Généralement, il nous semble important de bien identifier les « drivers » de la fidélité, versus ceux qui jouent directement sur l’infidélité. Certaines actions de l’entreprise permettent « simplement » de remplir le contrat de base avec le consommateur, là ou d’autres vont permettre de créer une satisfaction très élevée : le « delight », et c’est bien celui-ci qui est fidélisant. J’ai le souvenir par exemple d’une étude mesurant l’effet très favorable des appels proactifs d’une marque vers ses clients. Ce n’est pas si simple à mettre en œuvre : l’appel s’inscrit  bien évidemment une logique commerciale, mais il ne faut surtout pas que cela se voit ; cela doit être très personnalisé, avec une bonne connaissance de l’historique de client. Lorsque c’était bien fait, cela générait du delight, avec un effet de surprise favorable, et l’impact sur la fidélité était excellent.


Comment formuler en quelques mots le lien entre la satisfaction et la fidélité des clients ?

La satisfaction est bien une condition nécessaire, mais pas suffisante ! En tenant compte de cette limite que j’évoquais précédemment : la fidélité est une relation qui permet de passer outre les inévitables insatisfactions du quotidien. On est bien dans ce « je t’aime malgré ».

Mais un point crucial repose sur la place des émotions dans la relation entre la marque et ses clients. Naturellement, certaines émotions sont positives, d’autres négatives. Mais il nous semble extrêmement important de qualifier les émotions selon qu’elles soient actives, ou passives. Quand on lie ça à la fidélité, le constat est très clair : ce sont bien les émotions qui sont à la fois positives et actives qui génèrent de la fidélité. Il y a donc un enjeu extrêmement important pour les entreprises à identifier ce qui, dans leur champ d’action, permet de générer ce type d’émotions.

 

Vous voyez d’autres exemples que ceux déjà partagés, de belles réussites d’entreprises sur cet enjeu de la fidélité ? Ou bien des exemples de contre-performance flagrantes ?

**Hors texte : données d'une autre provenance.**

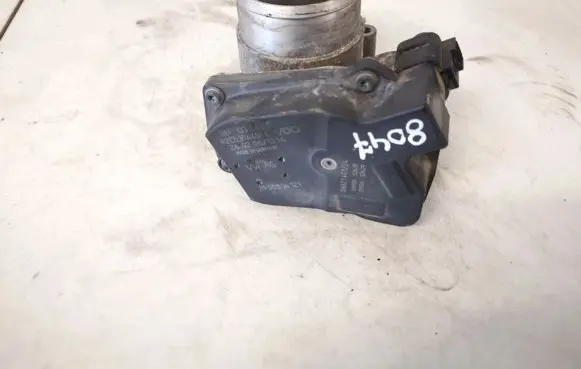 Audi A6 S6 C6 4F Throttle valve 06f133062g a2c53044094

Pour ce qui est des contre-performances, je pense effectivement à une entreprise qui a connu de sérieux soucis quant à la fidélité de ses clients sans que cela soit imputable à un dérapage sur la qualité de ses services en tant que telle. En l’occurrence, la cause provenait essentiellement d’une dégradation de l’image externe de cette entreprise. Comme quoi, l’expérience client ne fait pas tout…

A contrario et même s’il est souvent cité, le cas Nespresso est impressionnant, avec une fidélité qui est à l’évidence surtout portée par une excellente organisation dans le suivi du client. Leur CRM semble vraiment être très au point ! Mais cela s’accompagne bien de cette capacité à créer à la fois de l’émotion et du statut, ce qui semble être la grande combinaison gagnante.